Real World Diesel Engine Greenhouse Gas Emissions for Diesel Fuel and B100

The transport sector is one of the major contributors to greenhouse gas emissions. This study investigated three greenhouse gases emitted from road transport using a probe vehicle: CO₂, N₂O and CH₄ emissions as a function temperature. It should be highlighted that methane is a greenhouse gas that similarly to carbon dioxide contributes to global warming and climate change. An oxidation catalyst was used to investigate CO₂, N₂O and CH₄ GHG emissions over a real-world driving cycle that included urban congested traffic and extra-urban driving conditions. The results were determined under hot start conditions, but in congested traffic the catalyst cooled below its light-off temperature and this resulted in considerable N₂O emissions as the oxidation catalyst temperature was in the N₂O formation band. This showed higher N₂O during hot start than for diesel fuel and B100 were compared.

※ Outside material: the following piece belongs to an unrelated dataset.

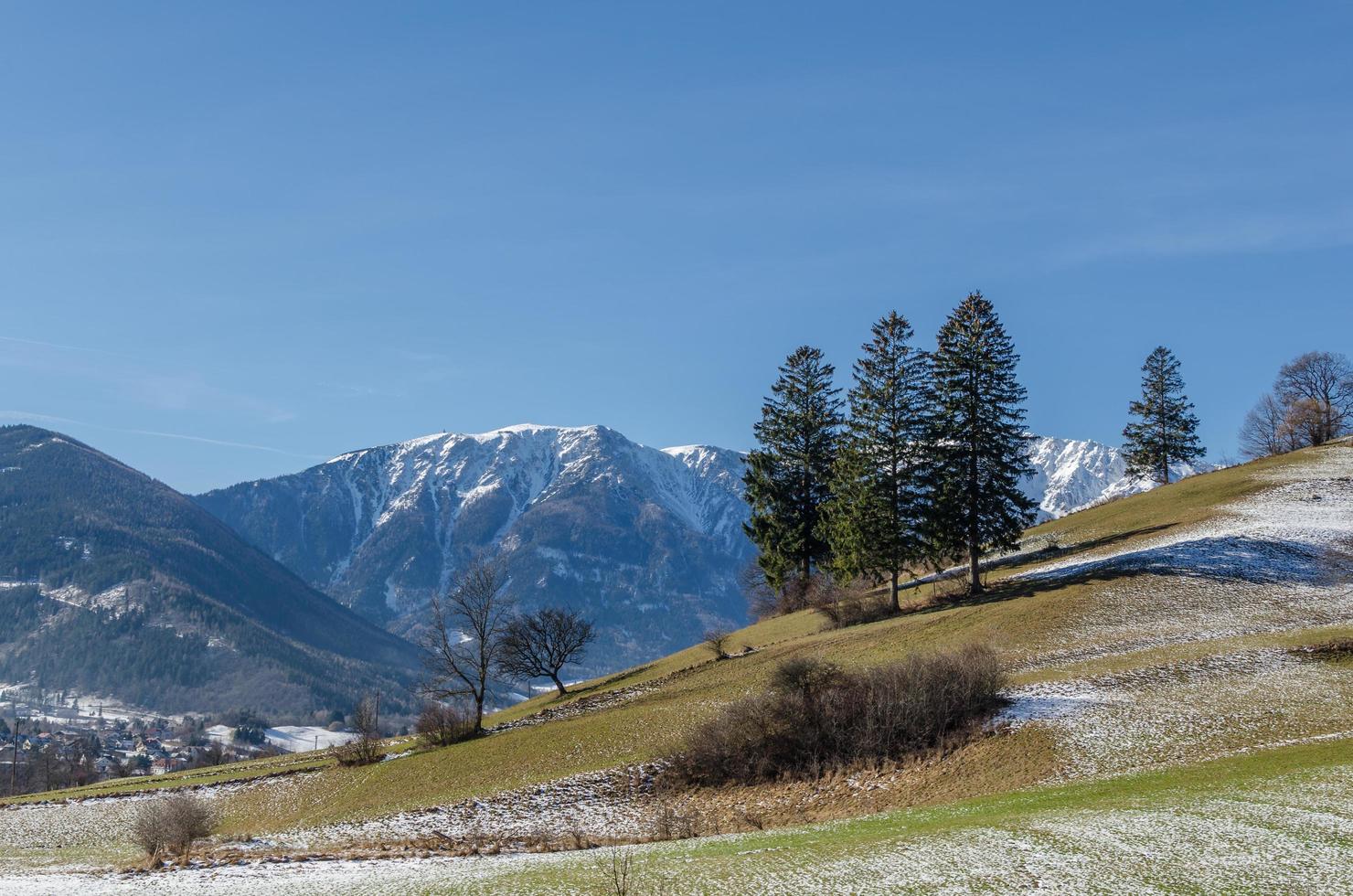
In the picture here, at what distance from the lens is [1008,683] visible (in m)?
41.3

The B100 fuel was Fatty Acid Methyl Ester (FAME), derived from waste cooking oil, which was mainly RME. A multifunctional additive package was added at 800 ppm to control fuel injector deposit formation. GHG emissions were monitored using an on-board heated Temet FTIR exhaust emission analyzer. A Horiba onboard emissions-measuring system was also used to measures the exhaust mass flow rate together with air/fuel ratio. 172 g/km was the certified CO₂ value based on the standard test cycle and in the real-world driving the vehicle's CO₂ was similar. Methane emissions were negligible, and N₂O emissions were higher than for SI engines with a TWC, which was not expected, but this was due to the lower catalyst temperatures and the more frequent occurrence of stop/start events in congested traffic.